Format everything in the material below, from the line containing "Among the items" down to the end, as a numbered list, leaving out blank lines.

•••

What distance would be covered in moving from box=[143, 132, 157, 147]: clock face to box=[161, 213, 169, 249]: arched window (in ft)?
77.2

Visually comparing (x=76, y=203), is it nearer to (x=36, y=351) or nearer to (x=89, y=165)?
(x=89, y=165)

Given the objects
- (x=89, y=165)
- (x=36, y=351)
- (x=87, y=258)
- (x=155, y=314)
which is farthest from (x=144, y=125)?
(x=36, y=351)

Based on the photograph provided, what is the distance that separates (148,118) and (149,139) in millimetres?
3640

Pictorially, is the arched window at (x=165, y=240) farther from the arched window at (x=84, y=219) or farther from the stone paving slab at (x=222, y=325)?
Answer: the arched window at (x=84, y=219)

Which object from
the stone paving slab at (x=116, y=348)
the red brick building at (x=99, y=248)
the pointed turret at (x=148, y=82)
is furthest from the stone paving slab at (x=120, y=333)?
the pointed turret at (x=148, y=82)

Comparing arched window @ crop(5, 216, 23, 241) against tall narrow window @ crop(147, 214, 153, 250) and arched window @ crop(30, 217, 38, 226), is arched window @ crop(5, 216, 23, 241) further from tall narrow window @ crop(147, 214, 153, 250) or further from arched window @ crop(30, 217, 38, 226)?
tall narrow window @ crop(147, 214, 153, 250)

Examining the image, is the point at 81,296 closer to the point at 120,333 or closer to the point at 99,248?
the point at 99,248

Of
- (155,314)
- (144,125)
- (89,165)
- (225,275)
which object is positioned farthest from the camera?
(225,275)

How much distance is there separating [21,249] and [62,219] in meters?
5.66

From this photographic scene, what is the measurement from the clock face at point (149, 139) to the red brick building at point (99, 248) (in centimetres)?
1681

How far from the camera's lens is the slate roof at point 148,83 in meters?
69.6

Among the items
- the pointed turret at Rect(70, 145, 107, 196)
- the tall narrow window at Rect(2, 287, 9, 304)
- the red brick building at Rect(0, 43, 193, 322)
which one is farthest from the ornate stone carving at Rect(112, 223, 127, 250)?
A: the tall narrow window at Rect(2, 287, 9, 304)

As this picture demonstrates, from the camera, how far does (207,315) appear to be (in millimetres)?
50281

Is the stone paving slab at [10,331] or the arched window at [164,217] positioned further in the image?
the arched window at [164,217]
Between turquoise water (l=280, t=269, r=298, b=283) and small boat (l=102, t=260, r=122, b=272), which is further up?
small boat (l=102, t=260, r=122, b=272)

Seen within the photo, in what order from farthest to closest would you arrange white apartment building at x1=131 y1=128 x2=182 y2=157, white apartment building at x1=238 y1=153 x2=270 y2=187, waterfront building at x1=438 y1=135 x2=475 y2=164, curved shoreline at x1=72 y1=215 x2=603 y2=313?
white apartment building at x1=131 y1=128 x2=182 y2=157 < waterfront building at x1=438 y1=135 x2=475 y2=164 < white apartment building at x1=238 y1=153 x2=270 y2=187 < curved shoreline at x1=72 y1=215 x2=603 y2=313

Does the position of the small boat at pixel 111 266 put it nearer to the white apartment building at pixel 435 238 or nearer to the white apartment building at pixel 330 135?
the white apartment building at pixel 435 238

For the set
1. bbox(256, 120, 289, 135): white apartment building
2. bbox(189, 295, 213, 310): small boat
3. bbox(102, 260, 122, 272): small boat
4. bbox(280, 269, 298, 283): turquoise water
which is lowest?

•••

* _Answer to this task_
1. Among the items
2. - the pointed turret at Rect(70, 145, 107, 196)
3. - the tall narrow window at Rect(2, 287, 9, 304)
4. - the red brick building at Rect(0, 43, 193, 322)
5. which one is farthest from the ornate stone carving at Rect(112, 223, 127, 250)?
6. A: the tall narrow window at Rect(2, 287, 9, 304)
7. As this picture demonstrates, from the camera, how far does (207,315) appear to be (in millimetres)?
8. 50281
9. Is the stone paving slab at [10,331] or the arched window at [164,217] positioned further in the image?
10. the arched window at [164,217]
11. Between turquoise water (l=280, t=269, r=298, b=283) and small boat (l=102, t=260, r=122, b=272), which is further up?
12. small boat (l=102, t=260, r=122, b=272)
13. Seen within the photo, in what order from farthest to closest would you arrange white apartment building at x1=131 y1=128 x2=182 y2=157, white apartment building at x1=238 y1=153 x2=270 y2=187, waterfront building at x1=438 y1=135 x2=475 y2=164, curved shoreline at x1=72 y1=215 x2=603 y2=313?
14. white apartment building at x1=131 y1=128 x2=182 y2=157 < waterfront building at x1=438 y1=135 x2=475 y2=164 < white apartment building at x1=238 y1=153 x2=270 y2=187 < curved shoreline at x1=72 y1=215 x2=603 y2=313
15. Does the position of the small boat at pixel 111 266 put it nearer to the white apartment building at pixel 435 238 or nearer to the white apartment building at pixel 330 135?
16. the white apartment building at pixel 435 238
17. For the set
18. 1. bbox(256, 120, 289, 135): white apartment building
19. 2. bbox(189, 295, 213, 310): small boat
20. 3. bbox(102, 260, 122, 272): small boat
21. 4. bbox(280, 269, 298, 283): turquoise water
22. which is lowest?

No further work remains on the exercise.